If the voltage registers in both dumps are the same, it means the it87
driver has nothing to do with it.

> > The decoding depends on the CPU. In theory the kernel detects it and
> > picks the right decoding formula but if your CPU is really new, it
> > might use a table we don't know yet. What is your exact CPU model?
> 
> cpu family      : 15
> model           : 75
> model name      : AMD Athlon(tm) 64 X2 Dual Core Processor 3800+
> stepping        : 2
> 
> It is the new AM2 "regular" version.

Do you know where I can get technical documentation for your
processor? My reference document for K8 CPUs was AMD document 30430 so
far, but I can't find your CPU revision there.

> > > CPU: 780
> > > POWER: 777
> > >
> > > wheres sensors reports too high values
> > > fan1:     1323 RPM  (min = 6490 RPM)                   ALARM
> > > fan2:        0 RPM  (min = 6490 RPM)                   ALARM
> > > fan3:     1564 RPM  (min =    0 RPM)
> >
> > So you are affected by the problem too...
> >
> > What do you think are the correct values for your fans, the BIOS' ones,
> > or sensors' ones?
> 
> I think the bios ones are right, as if I disable fan management, it shows CPU 
> fan at 2335 which fits well enough to Artcic Cooling Freezer 64 specs at 
> 2200rpm.

Almost all reporters seem to agree on that fact, and one ITE tech guy
just confirmed it to me... I'll fix the driver.

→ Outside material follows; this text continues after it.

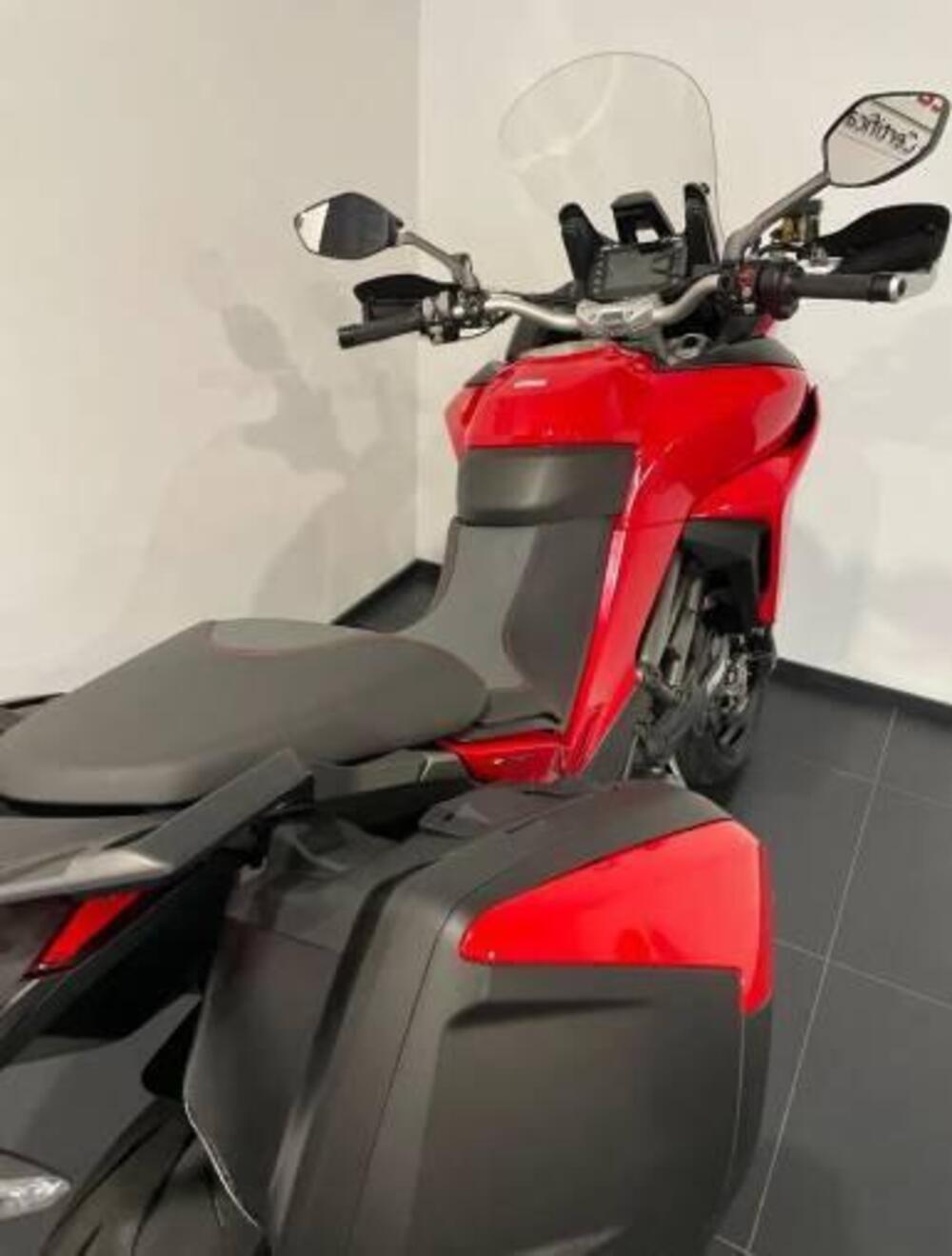 Ducati Multistrada 1260 S (2018 - 20) (4)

> (Yes my machine is "ultra silent", so it is possible that fans run 
> at ~800 rpm when idle. It also just consumes 50Watt when idle...)

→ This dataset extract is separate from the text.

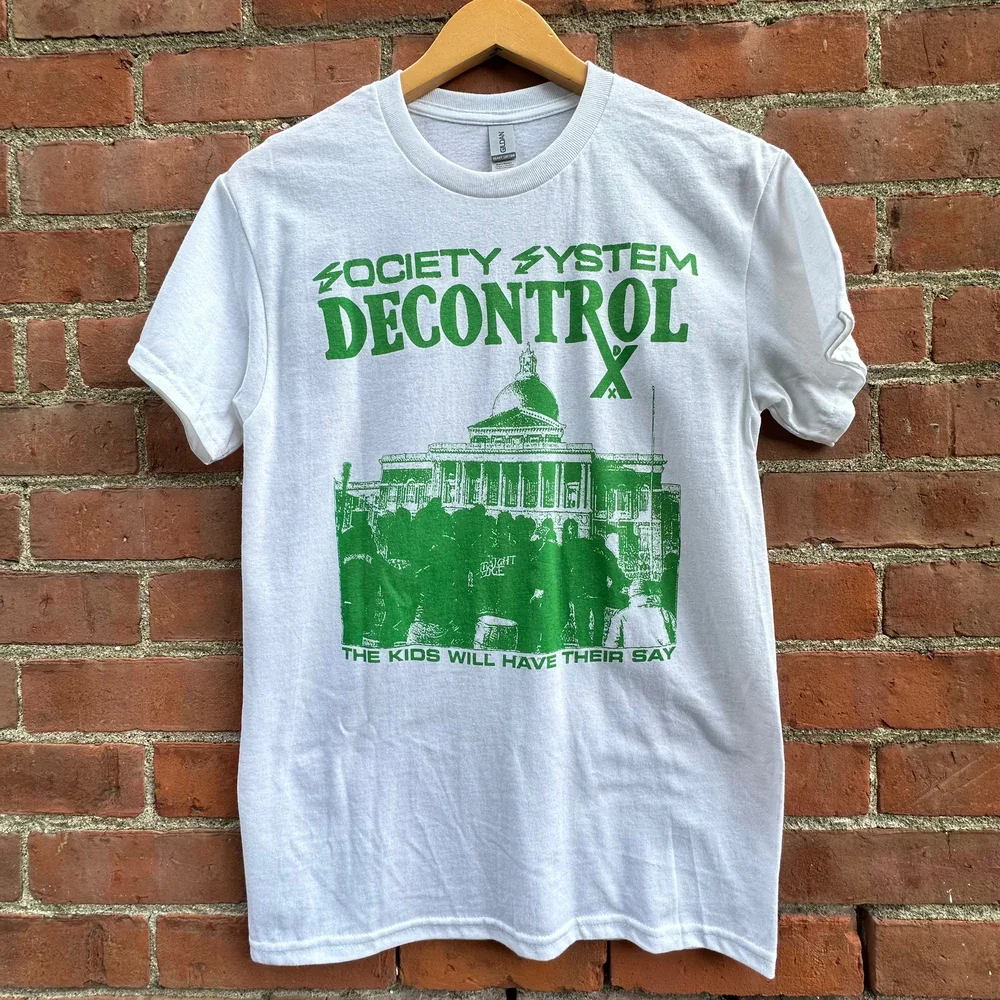 SS Decontrol T-Shirt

Nice. I tried something similar for my home server, except that it's
using old hardware (Pentium III 800 MHz...) It is somewhere around 50 W
too, and pretty silent as well (mostly thanks to the Fortron PSU and the
Seagate hard disk drive.)

> On the other hand, when I disable fan management, the fan makes quite some 
> noise which might be too high for a 2200rpm fan, but maybe I am just used to 
> silence. ;-)

Depends on the size of the fan. A 120 mm fan at 2200 RPM should be
almost silent. A 60 mm fan at 2200 RPM can already make some noise,
although it should be acceptable.

> > > fan1:     46551 RPM  (min = 6490 RPM)                   ALARM
> > > fan2:        0 RPM  (min = 6490 RPM)                   ALARM
> > > fan3:     1551 RPM  (min =    0 RPM)
> >
> > Very strange. Are you using fan speed control? This could induce some
> > noise in the speed sensing.
> 
> Yes Asus' so called "q-fan2".

I guess you won't observe the phenomenon with it disabled.

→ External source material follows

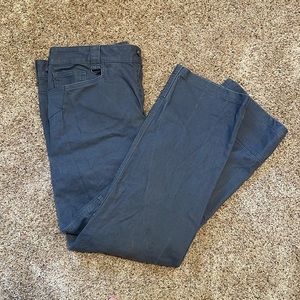 Hammer Drill Canvas Work Pant 34x32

> > Do you have similar effects when looking at 
> > the values in the BIOS?
> 
> Well, I haven't observed the bios long enough, as such values usually just 
> appear for short times. But I noticed at times the bios also shows wrong 
> values, as it shows "0" instead of ~800. Perhaps here the same thing hapens, 
> but the bios clips the value correctly?

I'm not sure about the "correctly" but yet the BIOS is most certainly
trimming the values it considers too high to be relistic. But I am
reluctant to do this in our drivers. It's up to the hardware to improve
to make it possible to control fans and still monitor them. I think
that's where we are going with 4-wire fans.